Fixes T9159.
Details
- Reviewers
epriestley - Group Reviewers
Blessed Reviewers - Maniphest Tasks
- T9159: You may not set new credentials after authenticating conduit
- Commits
- rARC61fa644c4eb0: Prevent caching of workflows
Run arc patch on a code base requiring auth for a diff that has at least one dependency.
Diff Detail
- Repository
- rARC Arcanist
- Branch
- fix-double-auth
- Lint
Lint Passed - Unit
Tests Passed - Build Status
Buildable 7982 Build 8993: [Placeholder Plan] Wait for 30 Seconds Build 8992: arc lint + arc unit
Event Timeline
@avivey - When arc patch runs itself recursively. The thing I realized is arc patch first tries to get the patch without using credentials (but it still requires a conduit), and then when it realizes the request is rejected due to missing credentials, it manually adds them by calling authenticateConduit. After that it calls run, which in turn calls buildChildWorkflow. Since the parent buildChildWorkflow doesn't know about the already established conduit which has its credentials already set ($workflow->conduit being set) it simply tries to reset it causing $workflow->setConduitCredentials($this->conduitCredentials); call to throw the You may not set new credentials after authenticating conduit. error since credentials were already set manually by arc patch.
Does this make sense? I may be wrong about this trace but it looks very much like the case.
Ok, this is a little heavy on context. tl;dr: This is a symptom.
We have a leaky abstraction, where buildWorkflow() is cached, returning an already-built and used workflow instance. Overwriting the conduit is a symptom of this cache.
Similar, and worse, behaviors, will turn up in more complicated flows, where the same Workflow class is expected to be run in multiple configurations (possibly in parallel). One hypothetical example could be a cross-repository-diff-workflow; arc patch-with-dependencies is obviously another one.
A possible solution might be to have buildWorkflow() return a new instance, which will seal this leak, but that might have more side-effects to consider.
Building a separate Conduit client also feels weird to me -- it feels surprising that workflows are cached (which feels pointless and fragile) but the Conduit client is not (which feels expected and desirable).
I suspect these decisions are cruft or poor judgement from ages long past, not meaningful architectural choices.
In particular, it seems very likely that the workflow caching is a consequence of moving ArcanistConfiguration to use PhutilClassMapQuery (which caches, while PhutilSymbolLoader did not), and that the one-line fix is probably to add clone to ArcanistConfiguration::buildWorkflow(). The structure of this class generally predates modern/common use of modular classes and doesn't do a good job of separating the concepts of "load the available implementations for read-only operations" vs "give me an instance of something so I can write to it". This is something we do a somewhat weak job of in general, but probably ~90% of the extension points are always read-only and I think we've always caught the need to clone the other 10%, so far. This might merit some thought and formalization of conventions if it occurs a couple more times, though.

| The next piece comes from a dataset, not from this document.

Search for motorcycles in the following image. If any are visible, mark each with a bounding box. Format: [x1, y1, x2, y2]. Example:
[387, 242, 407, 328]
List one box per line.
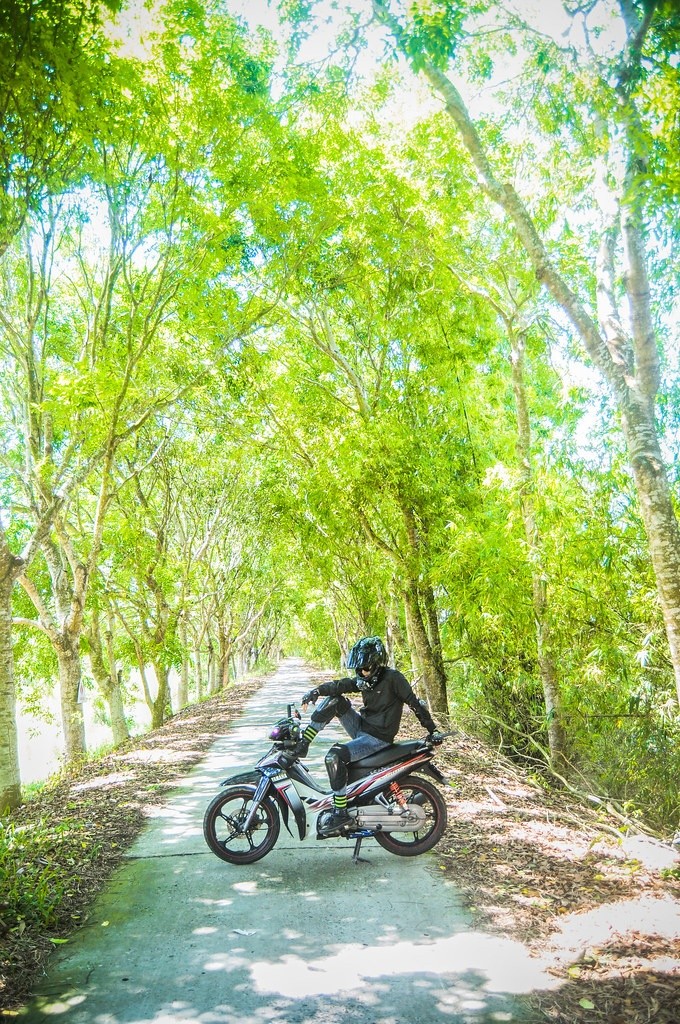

In this case, I'd say the best quick fix is to clone in either buildWorkflow() or buildAllWorkflows(), to restore the pre-PhutilClassMapQuery semantics. It appears that all callers of buildAllWorkflows() use it in read-only way, so putting it in buildWorkflow() is likely sufficient:
diff --git a/src/configuration/ArcanistConfiguration.php b/src/configuration/ArcanistConfiguration.php index 91d0dc6..e66b793 100644 --- a/src/configuration/ArcanistConfiguration.php +++ b/src/configuration/ArcanistConfiguration.php @@ -31,7 +31,7 @@ class ArcanistConfiguration extends Phobject { $command = 'version'; } - return idx($this->buildAllWorkflows(), $command); + return clone idx($this->buildAllWorkflows(), $command); } public function buildAllWorkflows() {
Can you confirm that fixes the arc patch issue?
Beyond the immediate issue, we should probably eventually:
- share a single Conduit client across workflows, at least by default;
- eventually realign arc extension points with other modern APIs, but this will break some users -- this likely makes sense concurrent with T5055;
- keep an eye on further clone issues and consider technical or conventional approaches to reducing their frequency and impact if they continue occuring.
Basically, just what @avivey said, with one additional note: the move to PhutilClassMapQuery in rARC0e095787 (less than a month ago) is almost certainly the root cause of the caching, so reverting this is almost certainly straightforward and not risking years of weird side effects coming home to roost.
@epriestley - so are you saying I should simply revert rARC0e0957872083daa38309204ad9774568c9fcdd5c? I mean that looks like a nice patch and given all the context you and @avivey shared (thanks a ton btw for that), I may be able to prevent caching "properly".
Which direction would you prefer?
Oh, just:
- Test the one-line clone diff above.
- If it works, replace this one-line change with that one-line change and I'll upstream it.